A number of interesting civil rights issues caught my eye recently:

  • First, as reported here, the DOJ filed a complaint in federal court this week against Verizon Communications and the Maine Public Utilities Commission seeking an injunction preventing the latter from demanding that the former provide a sworn statement attesting to its prior assertion that it had not turned over consumer phone records to the NSA.  In its complaint, the DOJ argued that if Verizon complies with the demand for a sworn statement, national security could be negatively affected.  Me thinks the DOJ doth protest too much.  If records weren't turned over, then why should the DOJ care about this? 
  • Second, as reported here, an interesting First Amendment issue was raised in a case where the home and business of a New Yorker who provides satellite broadcasts to his customers was raided by federal agents--because he allegedly provided broadcasts that included the Hezbollah station Al Manar (along with other broadcasts, such as Christian evangelists).  (Hat tip:  Talk Left).  Mr. Iqbal is now in custody and held on $250,000 bail based on allegations that he provided material support for terrorism.  Can one really "support terrorism" simply by virtue of broadcasting programming that is readily available in much of the world?   Yet another story that makes me wonder if we live in China, where the government censors the information that reaches its citizens, or America, pre-9/11, where the First Amendment allowed for the free dissemination of information and ideas.
  • Finally, as reported here, a Muslim physician, also an American, was removed from a U.S. flight earlier this week based upon allegations of suspicious behavior--provided by an allegedly drunk fellow passenger.  (Hat tip:  Kevin M.D.) The suspicious behavior?   Flying while Muslim and reciting his evening prayers:

"The whole situation is just really frustrating," Farooq said. "It makes you uneasy, because you realize you have to essentially watch every single thing you say and do, and it's worse for people who are of colour, who are identifiable as a minority"...

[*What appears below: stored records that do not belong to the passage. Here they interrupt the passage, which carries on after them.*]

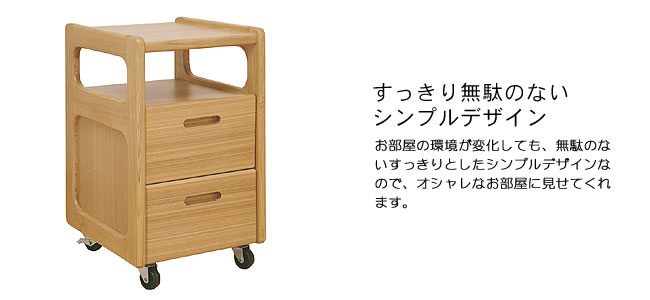デスクワゴン_丸みがある木製ワゴン_02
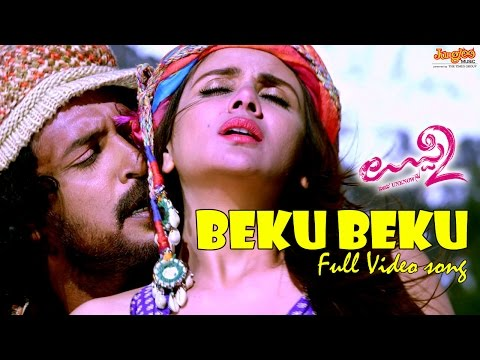 Baekoo Baekoo Full Video Song || Uppi 2 Kannada Movie - Upendra, Kristina Akheeva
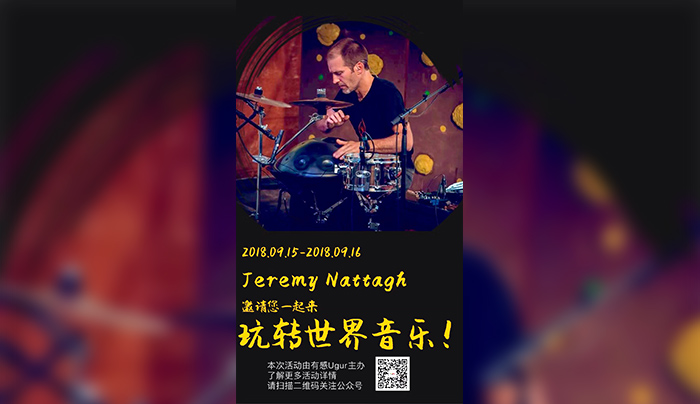 Masterclasses performance solo Zhucheng Chine concert jeremy nattagh multiman hang handpan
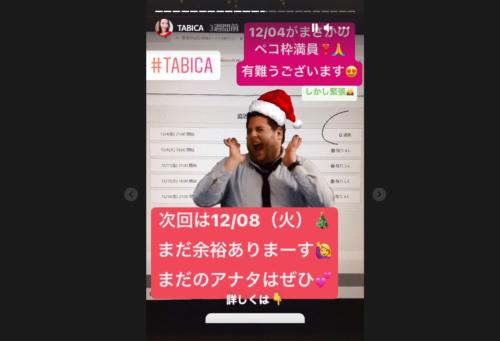 TABICA ドイツ クリスマス オンライン旅行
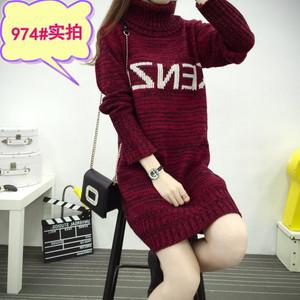 974#毛衣女2015秋冬季韩版套头高领长袖显瘦保暖加厚中长款针织衫
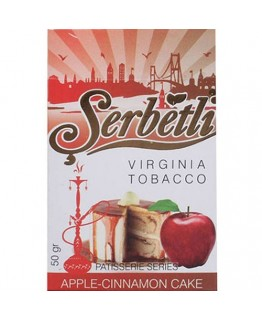 Табак SERBETLI Apple Cinamon Cake 50gr
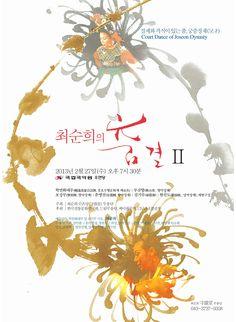 Court Dance of Joseon's Dynasty   최순희의 춤결Ⅱ    2013년 2월 27일(수) 오후 7시 30분  국립국악원 우면당    주최'⦆최순희 수온당무용단 (010-3727-9358)  후원'⦆한국전통문화연구원, 드림무용단, 케이원무역, USA LA별곱창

When flight personnel were alerted, the 27-year-old radiology resident and two colleagues — a man and a woman — were taken off their flight. They had been returning from a conference in San Francisco.

Farooq said that even officials from the Transportation Security Administration soon realized the flight crew had overreacted, but by the time that conclusion had been reached the trio were forced to stay in Denver for the night and catch a flight the next day — at their own expense.